→ Data extracts:
======

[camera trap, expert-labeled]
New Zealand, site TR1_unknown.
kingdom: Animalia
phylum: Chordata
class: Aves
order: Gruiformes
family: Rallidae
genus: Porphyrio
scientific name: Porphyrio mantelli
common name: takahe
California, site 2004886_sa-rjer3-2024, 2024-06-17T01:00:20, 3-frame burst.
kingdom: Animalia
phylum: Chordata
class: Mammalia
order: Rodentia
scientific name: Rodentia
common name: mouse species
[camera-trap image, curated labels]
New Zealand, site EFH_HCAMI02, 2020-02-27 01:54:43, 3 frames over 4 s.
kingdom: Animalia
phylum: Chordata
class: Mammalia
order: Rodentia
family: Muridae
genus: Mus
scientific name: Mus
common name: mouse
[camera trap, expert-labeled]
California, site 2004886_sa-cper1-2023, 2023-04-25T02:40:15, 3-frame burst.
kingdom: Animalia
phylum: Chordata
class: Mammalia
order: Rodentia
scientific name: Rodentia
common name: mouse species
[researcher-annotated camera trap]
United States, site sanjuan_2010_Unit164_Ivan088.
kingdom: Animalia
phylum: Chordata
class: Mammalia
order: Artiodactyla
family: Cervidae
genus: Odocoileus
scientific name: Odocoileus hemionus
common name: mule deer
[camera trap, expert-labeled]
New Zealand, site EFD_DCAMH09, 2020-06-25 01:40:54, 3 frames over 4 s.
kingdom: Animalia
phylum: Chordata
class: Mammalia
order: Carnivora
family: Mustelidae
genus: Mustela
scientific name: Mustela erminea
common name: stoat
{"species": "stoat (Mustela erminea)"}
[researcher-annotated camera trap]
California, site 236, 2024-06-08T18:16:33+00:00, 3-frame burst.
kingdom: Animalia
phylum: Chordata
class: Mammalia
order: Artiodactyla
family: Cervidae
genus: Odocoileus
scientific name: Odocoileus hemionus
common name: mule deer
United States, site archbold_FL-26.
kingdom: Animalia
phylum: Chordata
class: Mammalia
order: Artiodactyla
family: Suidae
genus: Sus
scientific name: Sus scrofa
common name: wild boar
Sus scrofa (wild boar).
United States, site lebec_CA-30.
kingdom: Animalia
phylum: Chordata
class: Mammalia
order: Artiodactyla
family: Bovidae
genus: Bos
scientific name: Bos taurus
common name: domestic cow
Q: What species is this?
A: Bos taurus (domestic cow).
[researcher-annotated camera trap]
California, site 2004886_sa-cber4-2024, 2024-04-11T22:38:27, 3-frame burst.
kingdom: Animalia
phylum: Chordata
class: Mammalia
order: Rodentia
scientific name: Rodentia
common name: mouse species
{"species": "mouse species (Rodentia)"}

======

→ Directions for this task: Go through the material and copy out every line with "site" in it.

→ Your response:
New Zealand, site TR1_unknown.
California, site 2004886_sa-rjer3-2024, 2024-06-17T01:00:20, 3-frame burst.
New Zealand, site EFH_HCAMI02, 2020-02-27 01:54:43, 3 frames over 4 s.
California, site 2004886_sa-cper1-2023, 2023-04-25T02:40:15, 3-frame burst.
United States, site sanjuan_2010_Unit164_Ivan088.
New Zealand, site EFD_DCAMH09, 2020-06-25 01:40:54, 3 frames over 4 s.
California, site 236, 2024-06-08T18:16:33+00:00, 3-frame burst.
United States, site archbold_FL-26.
United States, site lebec_CA-30.
California, site 2004886_sa-cber4-2024, 2024-04-11T22:38:27, 3-frame burst.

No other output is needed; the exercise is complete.